■ Task requirements:
A. According to the NIntegrate excerpt, after how many recursive bisections did NIntegrate fail to converge?
B. Continue the NIntegrate excerpt from the point where it stops.

■ Document section:
NIntegrate[((8 - 8 I) x y (1 + x^2 + y^2) ((3 + 4 I) + (2 + 4 I) x^2 -
     x^4 - 2 ((1 + 2 I) + x^2) y^2 + 
    3 y^4))/(\[Pi] (-((-2 - I) + x)^2 + y^2) (-((2 + I) + x)^2 + 
    y^2) ((1 + x^2)^2 - 2 (-1 + x^2) y^2 + y^4)^2), {y, 0, 
  Infinity}, {x, -Infinity, 0}]

where the denominator has some poles which have imaginary part. The code gives an error result,

-94.2449 - 98.463 I

and the error messages are

NIntegrate::slwcon: Numerical integration converging too slowly; suspect one of the following: singularity, value of the integration is 0, highly oscillatory integrand, or WorkingPrecision too small.
NIntegrate::ncvb: NIntegrate failed to converge to prescribed accuracy after 18 recursive bisections in y near {y,x} = {3008.02,-3007.26}. NIntegrate obtained -94.2449-98.463 I and 26.019110660515846` for the integral and error estimates.

Then I try increase MaxRecursion

NIntegrate[((8 - 8 I) x y (1 + x^2 + y^2) ((3 + 4 I) + (2 + 4 I) x^2 -
     x^4 - 2 ((1 + 2 I) + x^2) y^2 + 
    3 y^4))/(\[Pi] (-((-2 - I) + x)^2 + y^2) (-((2 + I) + x)^2 + 
    y^2) ((1 + x^2)^2 - 2 (-1 + x^2) y^2 + y^4)^2), {y, 0, 
  Infinity}, {x, -Infinity, 0}, MaxRecursion -> 40]

But it doesn't improve.

■ Dataset excerpt:
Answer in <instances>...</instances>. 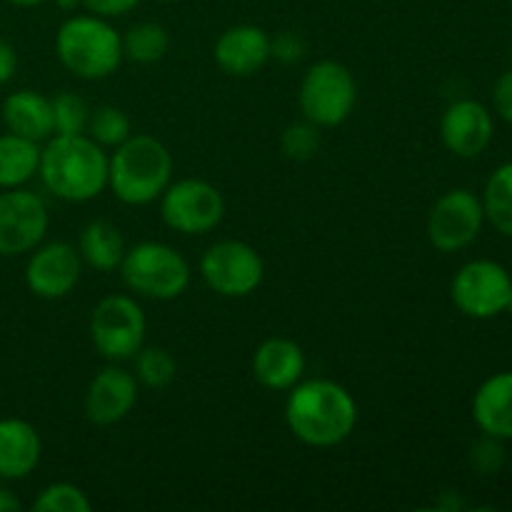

■ Outputs in order:
A. 18

B.
66.4382 + 68.1894 I

and the messages are

NIntegrate::slwcon: Numerical integration converging too slowly; suspect one of the following: singularity, value of the integration is 0, highly oscillatory integrand, or WorkingPrecision too small.
NIntegrate::eincr: The global error of the strategy GlobalAdaptive has increased more than 2000 times. The global error is expected to decrease monotonically after a number of integrand evaluations. Suspect one of the following: the working precision is insufficient for the specified precision goal; the integrand is highly oscillatory or it is not a (piecewise) smooth function; or the true value of the integral is 0. Increasing the value of the GlobalAdaptive option MaxErrorIncreases might lead to a convergent numerical integration. NIntegrate obtained 66.4382 +68.1894 I and 204.94038847839664` for the integral and error estimates.

Finally, I include some poles in the integration range, but it does not help. So my questions are

  1. how to get the correct answer of this integration?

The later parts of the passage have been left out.